I use the following command to make stemming using quanteda

myDfm <- dfm(tokens_remove(tokens(df2, remove_punct = TRUE, stem = TRUE, remove_numbers = TRUE, remove_symbols = TRUE), stopwords(source = "smart")), 
                          ngrams = c(1,2))

However I receive this warning at the end:

Warning message:
Argument stem not used. 

Is there any different option to implement stemming with quanteda?

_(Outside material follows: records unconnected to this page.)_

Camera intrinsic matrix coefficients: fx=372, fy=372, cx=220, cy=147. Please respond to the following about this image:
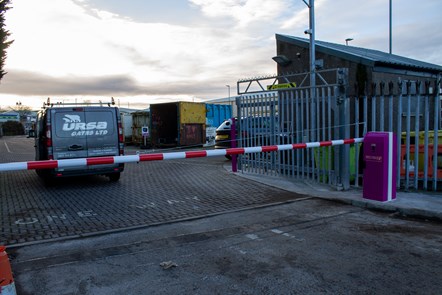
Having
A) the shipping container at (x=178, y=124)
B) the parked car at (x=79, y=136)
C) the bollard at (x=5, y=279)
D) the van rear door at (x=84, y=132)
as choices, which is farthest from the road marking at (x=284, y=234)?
the shipping container at (x=178, y=124)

Please be more pedagogical and include some context, e.g. explain what quanteda is, and share your data or a subset of it, i.e. of data frame df2.plant
It's just a warning.IRTFM

1 Answers


Yes, you want tokens_wordstem(). In your example, you are are supplying stem = TRUE to the tokens() argument, not to the dfm() call. tokens() does not have stem as an argument (as the warning states).

For clarity I suggest using the pipe operator %>% to see the sequence of operations more clearly.

## Package version: 1.4.0
## Parallel computing: 2 of 12 threads used.
## See https://quanteda.io for tutorials and examples.
## Attaching package: 'quanteda'
## The following object is masked from 'package:utils':
##     View

df2 <- data_char_sampletext
quanteda_options(verbose = TRUE)

df2 %>%
  tokens(remove_punct = TRUE, remove_numbers = TRUE, remove_symbols = TRUE) %>%
  tokens_remove(stopwords(source = "smart")) %>%
  tokens_wordstem() %>%
  tokens_ngrams(n = c(1, 2)) %>%
## removed 0 features
## removed 72 features
## Creating a dfm from a tokens input...
##    ... lowercasing
##    ... found 1 document, 375 features
##    ... created a 1 x 375 sparse dfm
##    ... complete. 
## Elapsed time: 0.038 seconds.
## Document-feature matrix of: 1 document, 375 features (0.0% sparse).